If you think you’ll be able to maximize the quarterly bonus categories of the Chase Freedom Flex, that extra 5% cash back each quarter may very well outweigh the lower 1% you’ll get on everything else outside of the bonus categories. But remember, you’ll need to keep track of what those categories are each quarter, along with knowing how much you’ve spent in them.
On the other hand, if you don’t want to have to worry about all that, you’ll find that the Chase Freedom Unlimited offers a simple and easy way to earn credit card rewards. And while both Visa and Mastercard are widely accepted in the United States, there are a few exceptions. For example, only Visas are accepted at Costco, so the Chase Freedom Unlimited card will be a better option if you’re a frequent Costco shopper.
That being said, the Chase Freedom Flex offers significantly more benefits than the Chase Freedom Unlimited. If you want a card with cell phone protection, the Chase Freedom Flex is clearly the winner. It will give you peace of mind and potentially save you money down the road — an extremely valuable benefit that is rare on a no-annual-fee card.

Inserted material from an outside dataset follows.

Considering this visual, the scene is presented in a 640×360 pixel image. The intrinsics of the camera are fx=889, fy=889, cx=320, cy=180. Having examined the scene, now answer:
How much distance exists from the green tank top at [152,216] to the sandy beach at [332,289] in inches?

But if you’re having a hard time deciding between the two cards, you can also get both. There are no restrictions limiting you to having just one of the two, and having both can give you the best of both worlds. For instance, you might find you want to use the Chase Freedom Flex in the rotating bonus categories as well as for its cell phone protection, and then switch to the Chase Freedom Unlimited to earn 1.5% cash back on any purchases that don’t fall into the bonus categories.
Just keep in mind that both of these cards fall under what is colloquially known as Chase’s “5/24” rule, which means if you’ve been approved for five or more credit cards across all banks in the last 24 months, your applications for new credit cards from Chase will be automatically denied.
But that won’t apply to most people who only get a credit card or two every few years, so if you’re considering whether a new credit card makes sense, think about whether the Chase Freedom Flex or the Chase Freedom Unlimited — or both — fit the bill.